Thursday, June 09, 2005

Playing "What if. . .?" Election 2004 Edition

George Bush won reelection out of a combination of convincing voters he was keeping them safer against terrorism, a campaign based upon distorting Kerry's views and record, voter suppression, and mobilizing new voters from the religious right to offset the new Democratic voters.

There's also been speculation from the usual gang of Kerry bashers that if other things were different he would have won. This week there are the claims that if Kerry had signed Form 180 earlier the results would have been different. As we've discussed here, that would have changed nothing. The right wing noise machine did not care about the facts and would have continued the attack--as they are now doing despite the release of the military records. After all, if they had any concern for the truth there was already plenty of evidence released to prove that the charges were lies.

Another claim I've seen multiple times is that Kerry would have won if he had voted against the Iraq War Resolution. That is also unlikely to be the case.

The one thing which would have been different is that Kerry probably would have been the front runner for months and won the nomination with even less difficulty than he had, and Howard Dean would probably be an obscure former Governor of Vermont.

While voting yes on the IWR would have made it easier to win the nomination, it would have hurt rather than helped Kerry in the general election. Most voters, in contrast to bloggers, did not hold the vote against him. After all, most opponents of the war voted for Kerry, not Dean, once they had a clear look at both. Fortunately the majority of Democratic voters did not fall for the claims that a vote for the IWR was a vote for the war. More voters agreed with Wesley Clark's interpretation that the vote was a poor litmus test than agreed with Howard Dean.

The IWR was a typical Rove trap which Kerry tried to avoid. Rove loves to place opponents in positions where they must chose between two bad options. We saw how they campaigned against a candidate who voted yes in falsely claiming Kerry had supported their decision to go to war.

It would have been even more to Bush's advantage if Kerry had voted no. At the time of the IWR vote, the resolution was not presented by Republicans as a vote to go to war. Just four days before the vote, George Bush stated in Cincinnati on October 7, 2002 that "war was not inevitable." He portrayed the vote not as one to go to war, but a vote which meant that "America speaks with one voice" against a foreign enemy who may have had weapons of mass destruction. (Of course we now know that Bush had intended to go to war regardless of what occured, but he would have never admitted this.)

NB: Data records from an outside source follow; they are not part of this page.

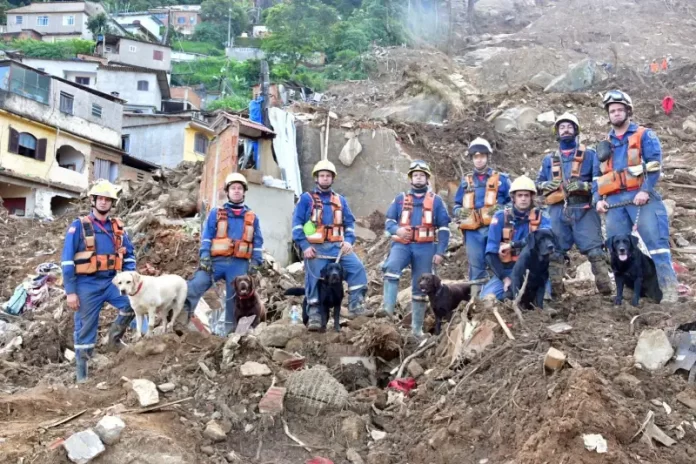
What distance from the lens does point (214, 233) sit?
8.07 metres

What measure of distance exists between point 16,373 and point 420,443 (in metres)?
6.14

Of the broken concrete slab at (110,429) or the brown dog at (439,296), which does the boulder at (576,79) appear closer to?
the brown dog at (439,296)

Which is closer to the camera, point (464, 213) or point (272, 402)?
point (272, 402)

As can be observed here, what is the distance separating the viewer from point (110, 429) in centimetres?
477

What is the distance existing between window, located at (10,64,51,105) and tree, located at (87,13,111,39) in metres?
29.3

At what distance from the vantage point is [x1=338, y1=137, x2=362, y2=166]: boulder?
652 inches

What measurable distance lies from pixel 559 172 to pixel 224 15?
6724 cm

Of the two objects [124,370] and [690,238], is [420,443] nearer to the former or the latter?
[124,370]

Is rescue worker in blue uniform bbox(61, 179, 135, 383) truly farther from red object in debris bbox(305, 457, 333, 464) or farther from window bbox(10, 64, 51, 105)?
window bbox(10, 64, 51, 105)

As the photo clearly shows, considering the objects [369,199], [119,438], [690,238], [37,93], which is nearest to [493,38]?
[37,93]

A no vote would have been taken as not only a rejection of Bush's ultimate Iraq policy, but that the voter would not agree to defend American under any condition, even if threatened by WMD. The result would likely have been more like the last time a Democrat was seen as too far to the left during a controversial war, when Richard Nixon beat George McGovern in a landslide.

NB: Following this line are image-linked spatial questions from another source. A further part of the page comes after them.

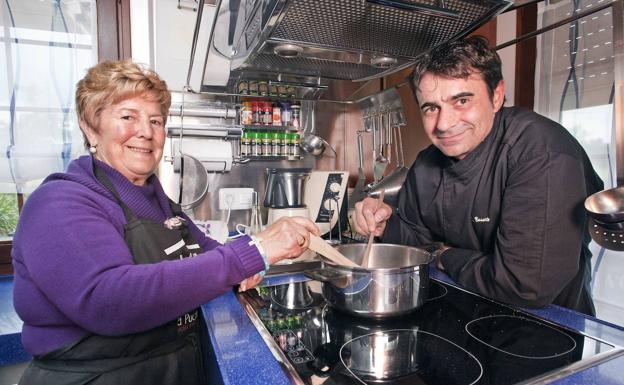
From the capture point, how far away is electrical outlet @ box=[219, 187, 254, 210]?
1.70m

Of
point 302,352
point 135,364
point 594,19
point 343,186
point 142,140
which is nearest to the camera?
point 302,352

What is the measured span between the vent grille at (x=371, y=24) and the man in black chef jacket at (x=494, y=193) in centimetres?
5

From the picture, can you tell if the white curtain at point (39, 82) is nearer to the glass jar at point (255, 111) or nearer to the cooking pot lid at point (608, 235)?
the glass jar at point (255, 111)

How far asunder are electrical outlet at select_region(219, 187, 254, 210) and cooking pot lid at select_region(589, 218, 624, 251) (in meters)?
1.33

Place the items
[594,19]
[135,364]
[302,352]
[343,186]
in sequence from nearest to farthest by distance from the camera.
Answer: [302,352], [135,364], [594,19], [343,186]

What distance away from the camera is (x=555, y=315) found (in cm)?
74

John Kerry attempted to avoid Rove's trap by both voting yes but fully explaining his vote in his Senate floor statement. Kerry had many similar anti-war statements such as a New York Times op ed piece, his Georgetown speech, and his call for regime change in Washington at the onset of the war. John Kerry made his opposition to George Bush's policies clear. This strategy probably would have worked even better if not for having been falsely attacked by some in his own party for having voted for the war. While this undoubtedly did hurt, the consequences of voting no would have been far worse.

1 Comments:

Blogger i11ustrator said...

All convincing and very well reasoned arguments, Ron. Unfortunately there's a small contingent of extremists on both the left and the right who will never be happy and will always find fault, rather than real solutions to the problems facing America.